Zwar konnte man den Opernkritiken entnehmen, welches Werk aufgeführt wurde, doch wie es gesungen und gespielt wurde, blieb zumeist im Dunkeln. Anders verhielt sich dies bei Konzerten, bei denen sogar oft unklar blieb, welche Werke gespielt wurden. Dies ist bei der in Italien damals üblichen Form der Konzerte – mit Opern-Ouverturen oder kurzen Symphonien, Instrumentalkonzerten oder einzelnen Sätzen aus solchen, beliebten Opernarien, bei denen beispielsweise ein berühmter Geiger wie Paganini den Vortrag einer berühmten Sängerin wie Giuditta Pasta begleitete und paraphrasierte usw. – gravierend, da ihre Programme nur in wenigen Fällen komplett rekonstruiert werden können.

Das Programm eines solchen Konzertes – es fand in Triest am 15. November 1824 statt – sah beispielsweise wie folgt aus:

Erster Teil

Vorspiel für großes Orchester.

Kavatine aus La gazza ladra des Maestro Rossini, gesungen von Signora [Antonia] Bianchi.

Konzert in einem Satz in E, ausgeführt von Paganini.

Zweiter Teil

Ouverture für volles Orchester.

Kavatine aus Il barbiere di Siviglia des Maestro Rossini, gesungen von Signora Bianchi.

Rezitativ und drei bekannte Arien mit Variationen einzig auf der vierten Saite der Violine, ausgeführt von Paganini.

Dritter Teil

Lebhafte Symphonie für volles Orchester.

Kavatine mit Echo aus La pietra del paragone des Maestro Rossini, gesungen von Signora Bianchi und ausgeführt von Paganini.

Sonate für großes Orchester.

Larghetto und kleine Polonaise mit Variationen, ausgeführt von Paganini.

Zwar kann man rekonstruieren, dass es sich beim Programmpunkt 3 um Paganinis Konzert für Violine und Orchester Nr. 1 handelte, von dem er oft nur den ersten Satz spielte, doch sind Autoren und Werke der Programmpunkte 1, 4, 6, 7, 9 und 10 nicht eruierbar. Da von der Presse schon den Programminformationen so geringe Bedeutung zugemessen wurde, kann man sich unschwer vorstellen, dass sich Zeitungsleser wohl oder übel mit Berichten wie dem folgenden zufriedengaben:

Die Violine Paganinis, die über die Menschen solch eine magische Macht ausübt, hat keine Gewalt über das Wetter, das den ganzen Tag und besonders gestern sehr schlecht war. Aber was macht das schon! Das Verlangen, ihn zu hören, war so stark, dass trotz des strömenden Regens der Zulauf gewaltig war; wunderschöne Damen schmückten alle Logen; und bereits lange bevor es beginnen sollte, blieb im Parkett kein Platz mehr frei. Paganini erschien. Seine ersten Töne erregten Bewunderung und Erstaunen, auf diese folgte Begeisterung, und der Saal hallte wider vom Beifall.[14]

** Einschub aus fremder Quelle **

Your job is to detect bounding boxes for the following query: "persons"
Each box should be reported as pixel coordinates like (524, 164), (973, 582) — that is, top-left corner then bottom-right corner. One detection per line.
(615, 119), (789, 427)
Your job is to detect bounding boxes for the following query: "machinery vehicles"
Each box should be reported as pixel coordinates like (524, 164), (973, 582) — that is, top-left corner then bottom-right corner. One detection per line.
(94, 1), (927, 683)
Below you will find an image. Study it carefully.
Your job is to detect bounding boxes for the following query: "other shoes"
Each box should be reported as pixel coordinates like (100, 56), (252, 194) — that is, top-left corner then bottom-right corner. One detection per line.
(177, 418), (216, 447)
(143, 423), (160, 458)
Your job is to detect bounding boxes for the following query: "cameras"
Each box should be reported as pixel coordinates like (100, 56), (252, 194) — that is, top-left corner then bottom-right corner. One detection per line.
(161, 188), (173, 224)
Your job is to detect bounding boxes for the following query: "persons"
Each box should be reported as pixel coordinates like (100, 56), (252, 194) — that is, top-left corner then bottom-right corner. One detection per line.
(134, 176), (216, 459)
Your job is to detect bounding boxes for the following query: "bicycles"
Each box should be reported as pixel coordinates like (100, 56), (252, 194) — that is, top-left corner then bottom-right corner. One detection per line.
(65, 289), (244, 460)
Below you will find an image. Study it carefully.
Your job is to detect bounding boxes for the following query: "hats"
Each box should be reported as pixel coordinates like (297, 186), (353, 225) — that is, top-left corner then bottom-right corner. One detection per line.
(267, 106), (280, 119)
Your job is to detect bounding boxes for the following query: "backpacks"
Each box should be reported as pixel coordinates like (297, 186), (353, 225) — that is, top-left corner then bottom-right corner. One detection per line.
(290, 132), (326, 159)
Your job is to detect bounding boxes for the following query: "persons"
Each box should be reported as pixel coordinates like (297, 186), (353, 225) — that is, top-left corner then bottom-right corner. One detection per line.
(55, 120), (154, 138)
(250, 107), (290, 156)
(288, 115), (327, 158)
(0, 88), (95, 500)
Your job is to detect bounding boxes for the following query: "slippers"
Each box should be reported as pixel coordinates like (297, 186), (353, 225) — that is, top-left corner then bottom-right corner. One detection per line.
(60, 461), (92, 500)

Was hätte man über Paganini Spielweise, seine Phrasierungen, seine Griff- und Bogentechnik sowie seine Scordatura-Tricks nicht alles berichten können, wären kompetente Kritiker am Werk gewesen!

Wie sehr sich das Kritikerwesen im Italien des 19. Jahrhunderts im großen und ganzen durch Inkompetenz disqualifizierte, wurde auch von italienischer Seite beklagt:

Es ist wenig bekannt, dass trotz all diesem Elend auf dem Gebiet der Kritik [in Italien] die Musik Verdis im vergangenen Jahrhundert doch auch von einem bedeutenden Kritiker – allerdings nicht in Italien – beurteilt wurde, nämlich Eduard Hanslick, dem Autor jener kleinen Abhandlung Vom Musikalisch-Schönen, die der bekannteste Beitrag ist, den die Musik[kritik] zur Ästhetik geleistet hat, jenem unversöhnlichen Gegner der Kunst Wagners, dem Paladin der Brahms’schen Klassik [...].[15]

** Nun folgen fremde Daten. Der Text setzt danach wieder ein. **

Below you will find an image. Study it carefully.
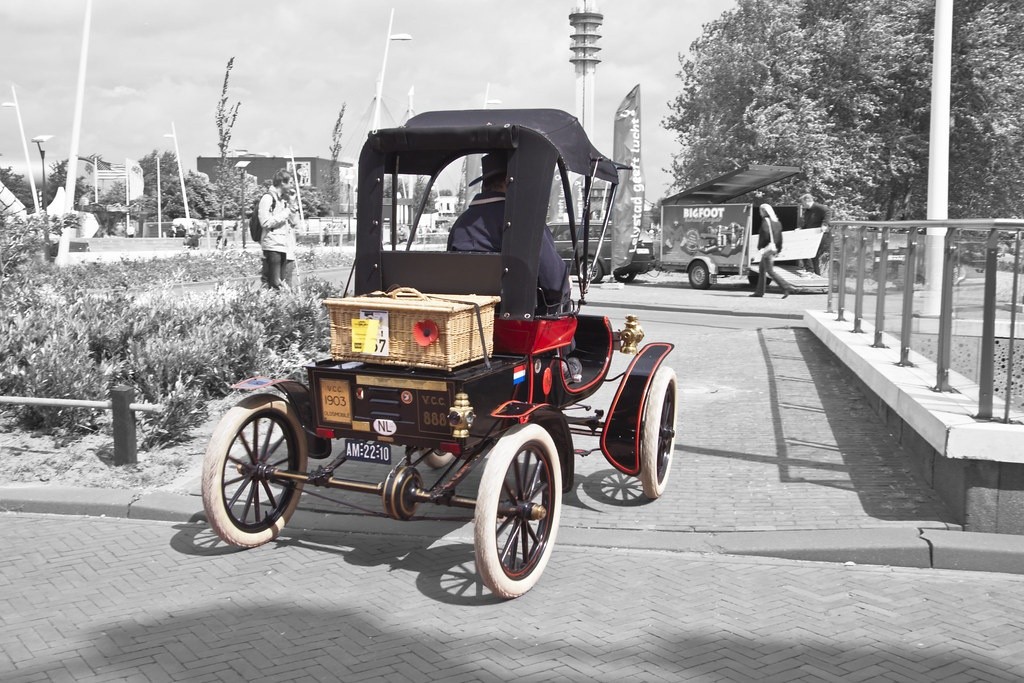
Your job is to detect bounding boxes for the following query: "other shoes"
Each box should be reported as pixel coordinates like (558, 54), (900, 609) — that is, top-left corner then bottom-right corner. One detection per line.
(782, 285), (795, 299)
(749, 293), (763, 298)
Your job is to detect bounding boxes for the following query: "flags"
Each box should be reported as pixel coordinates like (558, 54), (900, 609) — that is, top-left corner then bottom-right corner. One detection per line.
(613, 81), (646, 273)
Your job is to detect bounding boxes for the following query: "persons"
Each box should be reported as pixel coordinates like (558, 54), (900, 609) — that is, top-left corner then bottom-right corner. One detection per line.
(794, 194), (836, 277)
(749, 202), (792, 298)
(126, 223), (136, 238)
(447, 150), (583, 390)
(257, 168), (303, 289)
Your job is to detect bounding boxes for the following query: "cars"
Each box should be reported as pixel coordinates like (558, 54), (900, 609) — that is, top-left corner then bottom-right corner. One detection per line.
(831, 224), (1019, 287)
(211, 106), (679, 591)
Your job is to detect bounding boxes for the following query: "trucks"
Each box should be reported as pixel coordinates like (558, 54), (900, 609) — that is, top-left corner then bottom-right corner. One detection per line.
(649, 163), (830, 294)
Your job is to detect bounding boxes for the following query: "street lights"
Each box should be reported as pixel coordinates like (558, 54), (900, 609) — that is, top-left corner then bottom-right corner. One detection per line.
(234, 160), (250, 249)
(32, 134), (58, 259)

Diesem Text des Musikwissenschafters, Kritikers und Verdi-Kenners Massimo Mila (Turin 1910-1988), den er 1951 anlässlich der Gedenkfeiern zu Verdis 50. Todestag verfasste und der zu Eduard Hanslick überleitet, ist zu entnehmen, dass selbst anerkannte Experten zu Mitte des 20. Jahrhunderts über die Inhalte von Hanslicks Beurteilungen von Verdis Opern nicht informiert waren. Mila dürfte nur Hanslicks erwähntes Büchlein gekannt haben, nicht aber all das, was im folgenden an Äusserungen Hanslicks über Verdi wiedergegeben wird, sonst hätte er sich ganz anders geäussert.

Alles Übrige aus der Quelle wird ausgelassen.